Oft nehme ich mir die verzweifelte Frau zur Seite und erzähle ihr mein Gleichnis von der Pizza Quattro Stagioni, mit dem ich schon so vielen Menschen weitergeholfen habe. Ich kriege nämlich sehr viele Fanbriefe und -mails, und nicht immer wünschen sich die Menschen von mir nur ein Autogramm. Hin und wieder wendet sich auch wer mit einem Problem an mich. Mit diesen E-Mails beschäftige ich mich sehr lange, weil da schreiben Menschen, die mir ihr Herz öffnen, die mir ihre Sorgen anvertrauen und auf meinen Rat hoffen. Für diese Menschen nehme ich mir viel Zeit, oft sinniere ich ein ganzes Wochenende darüber, weil mit ein bisschen Blabla ist denen ja nicht geholfen. Am Montag kopiere ich ihnen dann mein Pizza-Gleichnis ins Antwortmail, weil das passt immer.
Dieses Gleichnis besagt, dass man sich nicht zu viele Gedanken machen soll über die Zukunft, weil es kommt ja eh sowieso, wie es kommt, und oft ganz anders als man vorher glaubt. Wie bei einer Pizza Quattro Stagioni weiß man im Leben nie, wie es weitergeht (sofern man die Augen zugebunden hat): mit einem mit Schinken belegten Stückl oder einem mit Champignons? Einem Stückl mit Käse? Mit Artischockenschas? Und auch wenn der Gatte mit seinem nicht wegdiskutierbaren Bauchansatz im akuten Moment vielleicht nicht so ausschaut wie der Top-Märchenprinz – wer weiß, vielleicht stellt er sich ja als robuste Love Machine und als liebevoller Kindsvater heraus? Als Koch oder zumindest als talentierte Küchenhilfe? Und falls er sich zu nichts dergleichen entwickelt – vielleicht steht er ja immerhin nicht allzu viel im Weg?

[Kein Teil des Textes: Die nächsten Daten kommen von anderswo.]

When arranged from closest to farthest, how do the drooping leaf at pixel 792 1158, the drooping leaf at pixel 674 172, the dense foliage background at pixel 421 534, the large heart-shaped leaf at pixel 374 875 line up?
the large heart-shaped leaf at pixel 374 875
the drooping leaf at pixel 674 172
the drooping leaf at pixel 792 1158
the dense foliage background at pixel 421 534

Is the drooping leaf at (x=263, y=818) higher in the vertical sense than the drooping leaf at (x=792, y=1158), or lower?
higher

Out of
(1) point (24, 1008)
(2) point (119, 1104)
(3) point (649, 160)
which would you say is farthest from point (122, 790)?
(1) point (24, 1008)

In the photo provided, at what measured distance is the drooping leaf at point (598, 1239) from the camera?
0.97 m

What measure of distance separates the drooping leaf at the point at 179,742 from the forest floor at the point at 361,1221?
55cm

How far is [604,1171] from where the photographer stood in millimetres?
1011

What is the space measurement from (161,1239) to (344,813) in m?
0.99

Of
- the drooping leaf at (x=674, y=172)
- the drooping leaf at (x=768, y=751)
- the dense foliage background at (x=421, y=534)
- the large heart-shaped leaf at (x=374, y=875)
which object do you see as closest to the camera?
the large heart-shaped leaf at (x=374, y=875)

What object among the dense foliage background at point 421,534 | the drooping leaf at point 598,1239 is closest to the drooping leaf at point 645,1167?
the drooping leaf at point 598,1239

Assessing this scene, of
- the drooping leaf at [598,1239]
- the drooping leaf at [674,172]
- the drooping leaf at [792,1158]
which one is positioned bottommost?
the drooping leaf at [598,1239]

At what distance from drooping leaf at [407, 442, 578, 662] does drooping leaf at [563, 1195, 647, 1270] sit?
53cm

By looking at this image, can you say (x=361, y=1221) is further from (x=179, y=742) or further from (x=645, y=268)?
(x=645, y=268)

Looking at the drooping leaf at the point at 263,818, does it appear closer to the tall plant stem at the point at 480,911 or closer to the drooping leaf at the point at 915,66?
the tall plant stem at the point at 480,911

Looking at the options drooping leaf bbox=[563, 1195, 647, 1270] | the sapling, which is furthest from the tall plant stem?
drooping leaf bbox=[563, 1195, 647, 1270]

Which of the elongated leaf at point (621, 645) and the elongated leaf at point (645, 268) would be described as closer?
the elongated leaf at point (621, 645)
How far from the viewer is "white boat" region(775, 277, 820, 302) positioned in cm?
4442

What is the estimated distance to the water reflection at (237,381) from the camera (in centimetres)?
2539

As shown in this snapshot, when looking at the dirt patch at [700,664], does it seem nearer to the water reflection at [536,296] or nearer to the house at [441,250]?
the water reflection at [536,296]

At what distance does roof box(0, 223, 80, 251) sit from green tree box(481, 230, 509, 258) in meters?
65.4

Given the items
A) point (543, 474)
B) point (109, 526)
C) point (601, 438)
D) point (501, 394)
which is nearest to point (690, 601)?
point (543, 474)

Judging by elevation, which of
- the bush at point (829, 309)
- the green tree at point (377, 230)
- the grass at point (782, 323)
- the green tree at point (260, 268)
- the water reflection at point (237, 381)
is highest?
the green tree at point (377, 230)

Ich gebe zu, mein Pizza-Gleichnis ist dem vom Forrest Gump, nach dem die Welt eine Bonbonniere ist, nicht ganz unähnlich. Aber ganz ehrlich: Natürlich kommt es viel besser, wenn man die Ehe mit etwas Italienischem vergleicht – vor allem wenn man eine so gute italienische Aussprache hat wie ich selber –, weil dann kann das die Braut viel leichter annehmen, indem es so romantisch klingt. Freilich, dass sich so manche Ehe nicht als Quattro Stagioni entpuppt, sondern eher als Quattro Formaggi, das sage ich in diesem Moment nicht dazu.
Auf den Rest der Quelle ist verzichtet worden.